Aim of the exercise: Set down the passage from the speaker profiles word for word, starting with "He currently serves" and going on through "University in Tokyo.".

For his outstanding accomplishments in executive education, Professor Turpin was awarded life-long membership of the International Academy of Management. His cases also have received honors. The 2022 John Molson MBA International Case Writing Competition recognized his cases on Toyota and Kineer, and his case Sam100: Will construction robotics disrupt the US bricklaying industry? won an EFMD Case Writing Competition Award in 2020. The Case Centre’s list of the top 40 best-selling case authors included him both in 2015–16 and 2018–19. He continues to write cases.

He currently serves as a board member of EFMD, on the International Advisory Board of prestigious institutions such as the Stockholm School of Economics (SSE), Waseda Business School (Japan), and others, as well as on the boards of several listed and unlisted companies and educational institutions. He chairs DAA Capital Partners, a Geneva-based private equity firm investing in impactful trends.

His early career includes spending several years in Tokyo as a representative of a French firm in Japan. He received a master’s degree in marketing from French business school ESSCA and his doctorate in economics from Sophia University in Tokyo.

Less...


What Shouldn’t Be Fast-Forwarded: The New Promises, Perils, and Paradoxes of Acceleration
Kathryn Bouskill, PhD, MPH
Kathryn Bouskill, PhD, MPH
Social Scientist, RAND Corporation

A decade ago, anthropologist Kathryn Bouskill began exploring how humans were adjusting to the age of acceleration and found that the technologies promising to save us time brought along costs. Her research uncovered the excitement and the toll of living in a world where our ‘Stone Age brains,’ built for sustained focus rather than constant acceleration, were struggling to keep pace with demands for ever-faster decisions, faster communication, faster everything.

That research feels almost quaint now.

Exercise data:
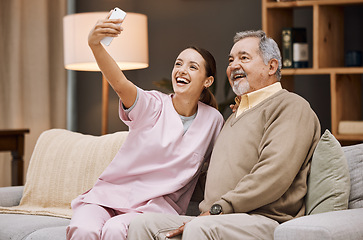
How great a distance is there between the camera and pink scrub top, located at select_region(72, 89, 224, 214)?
218cm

Result of the exercise:
He currently serves as a board member of EFMD, on the International Advisory Board of prestigious institutions such as the Stockholm School of Economics (SSE), Waseda Business School (Japan), and others, as well as on the boards of several listed and unlisted companies and educational institutions. He chairs DAA Capital Partners, a Geneva-based private equity firm investing in impactful trends.

His early career includes spending several years in Tokyo as a representative of a French firm in Japan. He received a master’s degree in marketing from French business school ESSCA and his doctorate in economics from Sophia University in Tokyo.